Smallest Substring Containing

Category

Strings

Difficulty

Hard

Problem Statement

Given a big string and a small string, find the smallest substring of the big string that contains all the characters of the small string. Characters can appear in any order, and if a character appears multiple times in the small string, it must appear at least that many times in the substring.

Intuition

This is the classic minimum window substring problem. We use a sliding window with two pointers. The window expands by moving the right pointer to include more characters, and contracts by moving the left pointer to try to minimize the window size. We maintain a character frequency map to track how many required characters are currently in the window.

Approach

1. Build a frequency map of the small string characters.
2. Initialize two pointers left = 0, right = 0, a counter matched = 0 tracking how many unique characters are fully satisfied, and variables for the best window.
3. Expand the window by moving right: a. If the character at right is in the frequency map, decrement its required count. If the count reaches 0, increment matched.
4. While matched equals the number of unique characters in the small string: a. Update the best window if the current window is smaller. b. Try to shrink from the left: if the character at left is in the frequency map, increment its required count. If the count becomes positive, decrement matched. c. Move left right.
5. Return the best window substring.

Pseudocode

function smallestSubstringContaining(bigString, smallString):
    targetCounts = frequency map of smallString
    uniqueChars = number of distinct keys in targetCounts
    windowCounts = {}
    matched = 0
    bestRange = [0, infinity]
    left = 0

    for right from 0 to length(bigString) - 1:
        char = bigString[right]
        if char in targetCounts:
            windowCounts[char] = windowCounts.get(char, 0) + 1
            if windowCounts[char] == targetCounts[char]:
                matched++

        while matched == uniqueChars:
            if right - left < bestRange[1] - bestRange[0]:
                bestRange = [left, right]

            leftChar = bigString[left]
            if leftChar in targetCounts:
                windowCounts[leftChar]--
                if windowCounts[leftChar] < targetCounts[leftChar]:
                    matched--
            left++

    if bestRange[1] == infinity:
        return ""

    return bigString[bestRange[0] : bestRange[1] + 1]

Time & Space Complexity

• Time: O(b + s) where b is the length of the big string and s is the length of the small string.
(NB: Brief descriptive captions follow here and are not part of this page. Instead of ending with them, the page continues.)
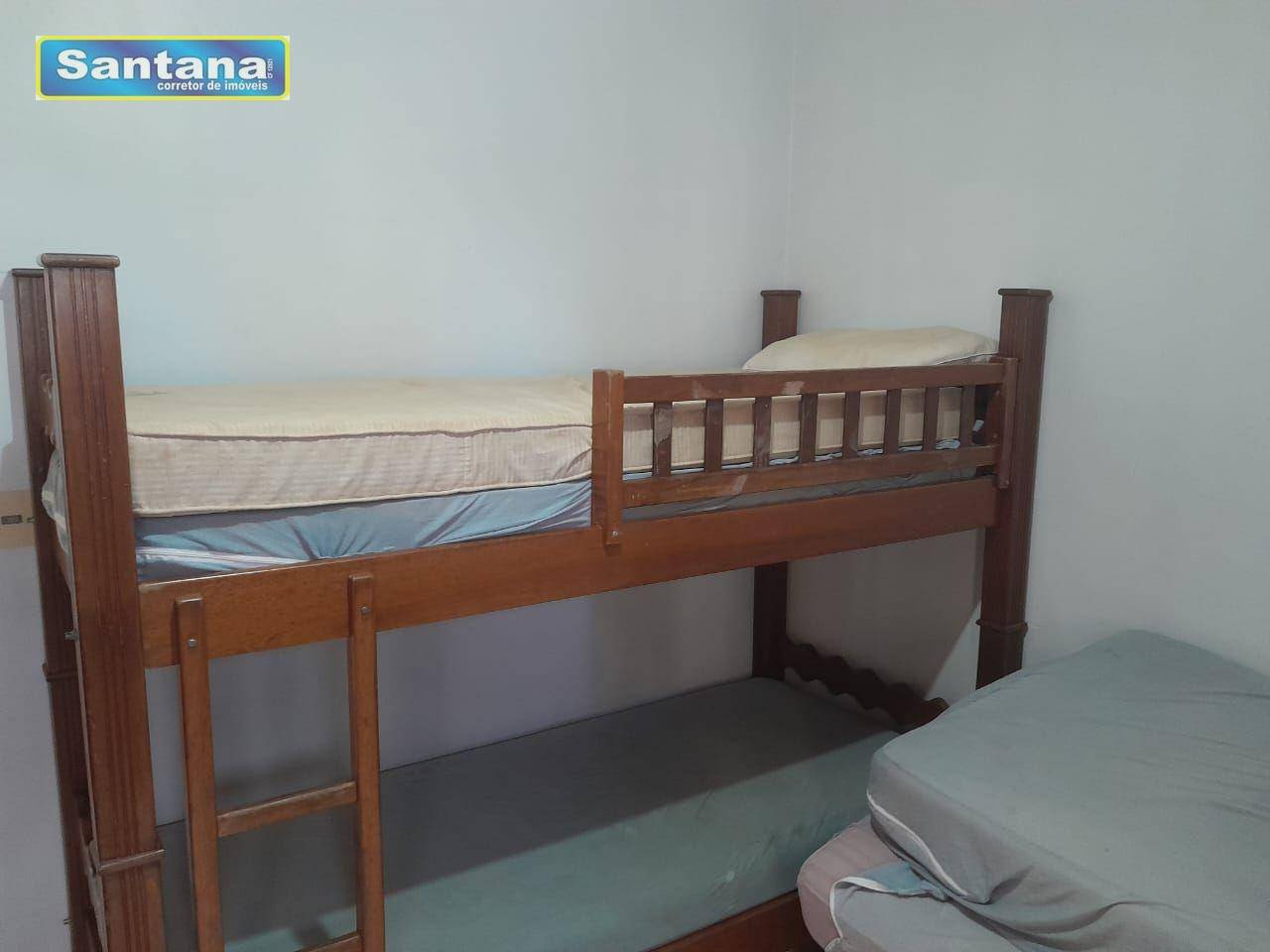 Apartamento à venda com 2 quartos, 69m² - Foto 16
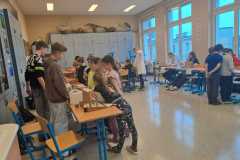 2026-Projekt voda 8.roč a 3.roč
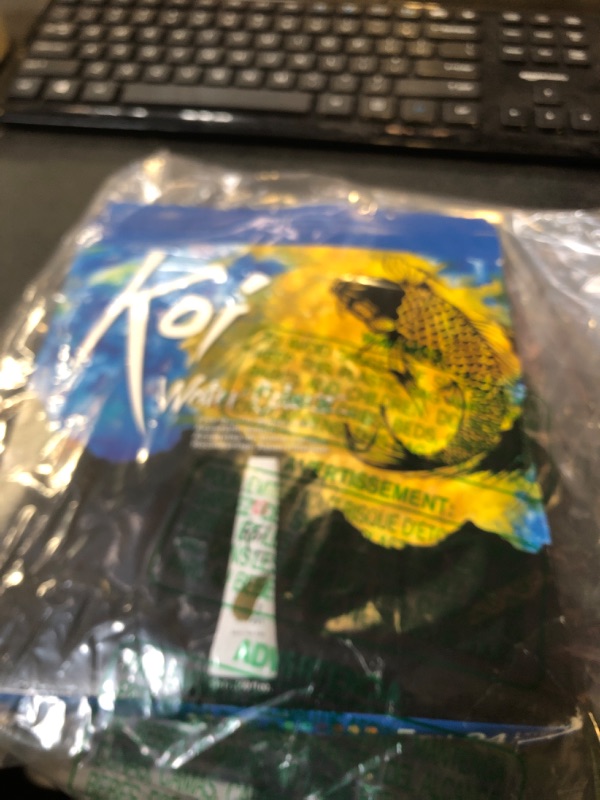 Photo 1 of SAKURA Koi Water Color Paint, 12ml Tubes, 24 Colors XMW12L-24SET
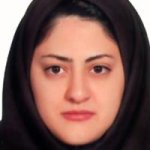 تصویر دکتر پگاه یخچالیان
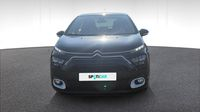 Citroen C3 1.2 PureTech 83ch S&S YOU!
Each character is visited at most twice (once by right, once by left).
• Space: O(s + u) where s is for the target frequency map and u is the number of unique characters in the window map.

Key Insights

• Tracking matched (the count of fully satisfied unique characters) avoids rechecking the entire frequency map at each step, making the solution efficient.
• The window only contracts when all characters are satisfied, ensuring we do not miss valid windows.
• This is a template for many sliding window problems involving "contain all" or "at least k" character constraints.

Edge Cases

• Small string is empty: return an empty string.
• Big string is shorter than small string: return an empty string.
• No valid window exists: return an empty string.
• Small string has duplicate characters: the frequency map naturally handles this.
• Multiple windows of the same minimum size: return any one (typically the first found).
• Small string equals big string: return the entire big string.